Cesare tratou de se apoderar dos tesouros do pai antes que a morte fosse anunciada, mas, também muito doente, foi preso por seus inimigos. Dois meses depois, Pio III também morreu de forma suspeita, e o trono papal passou para Júlio II, velho inimigo dos Borgia, que tinha perdido a eleição para Alexandre, apesar de ter também efetuado gastos consideráveis com subornos. Júlio II era também político e general competente; por algum motivo, não quis sujar as mãos com o sangue de Cesare, e o exilou na Espanha.

Ali, no porto de Sevilha, Cesare foi visto discutindo violentamente com o Mouro. Na Espanha da época, a vida de um mouro valia tão pouco quanto a de um judeu, e as testemunhas julgaram que o resultado fosse a imediata prisão do Mouro. Em lugar disso, Cesare foi preso mais uma vez, e desta vez durante dois anos.

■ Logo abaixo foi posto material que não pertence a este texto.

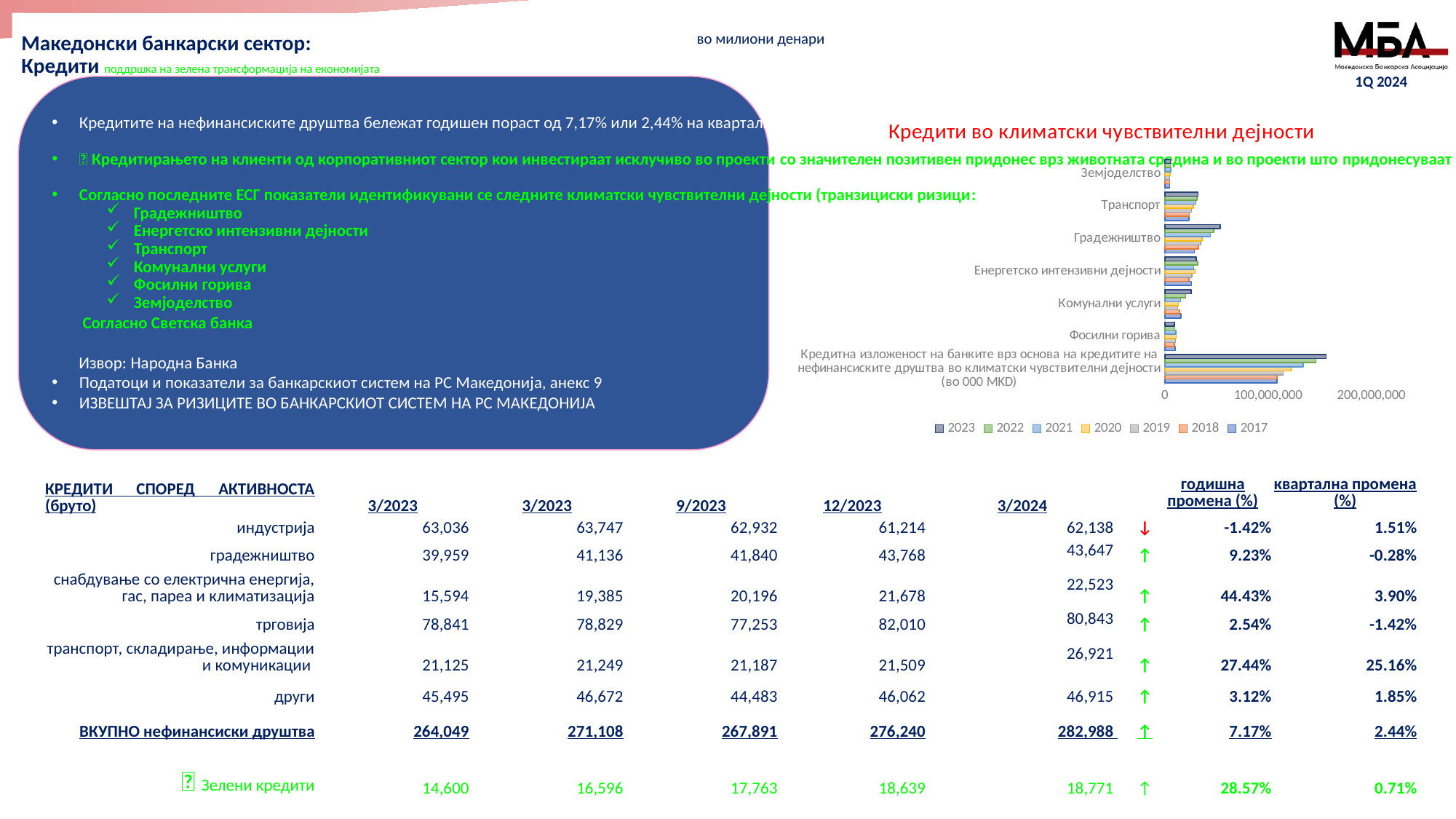
What kind of chart is shown under the title "Кредити во климатски чувствителни дејности"? bar chart In the chart "Кредити во климатски чувствителни дејности", which category has the longest bars? Кредитна изложеност на банките врз основа на кредитите на нефинансиските друштва во климатски чувствителни дејности (во 000 MKD) In the chart "Кредити во климатски чувствителни дејности", which has the larger 2023 value: Транспорт or Земјоделство? Транспорт In the chart "Кредити во климатски чувствителни дејности", is the 2023 value for Транспорт greater or less than 100,000,000? less In the chart "Кредити во климатски чувствителни дејности", which has the larger 2023 value: Градежништво or Фосилни горива? Градежништво How many categories are shown on the vertical axis of the chart "Кредити во климатски чувствителни дејности"? 7 In the chart "Кредити во климатски чувствителни дејности", is the 2023 value for the total credit exposure category (Кредитна изложеност...) greater or less than 100,000,000? greater In the chart "Кредити во климатски чувствителни дејности", which category has the shortest bars? Земјоделство Which years are listed in the legend of the chart "Кредити во климатски чувствителни дејности"? 2023, 2022, 2021, 2020, 2019, 2018, 2017 In the chart "Кредити во климатски чувствителни дејности", is the 2023 value for Градежништво greater or less than 100,000,000? less How many series does the legend of the chart "Кредити во климатски чувствителни дејности" list? 7 What is the highest tick value shown on the horizontal axis of the chart "Кредити во климатски чувствителни дејности"? 200,000,000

Ainda escapou desta prisão, mas, em 1507, morreu convenientemente, durante uma batalha, a serviço do cunhado, rei da Navarra.

Livre do pai e do irmão, e longe do escravo núbio, Lucrezia normalizou a vida com seu terceiro marido, Alfonso d’Este, príncipe de Ferrara. Tornou-se boa esposa e mãe, grande dama da sociedade italiana, protetora de intelectuais, e sacerdotisa exemplar da Ordem. Teve alguns casos rápidos com seus protegidos, mas nada que extrapolasse os costumes da aristocracia e as práticas da Grande Fênix. O marido não se importava muito, já que ele tinha uma coleção muito maior de amantes, com quem Lucrezia convivia tranquilamente, tudo dentro da boa e civilizada tradição da Ordem.

[1] O ato da procriação, com tudo que lhe é relacionado, é tão repugnante que a humanidade se extinguiria se não fosse um costume há muito consolidado, e se não existissem rostos graciosos e naturezas sensuais.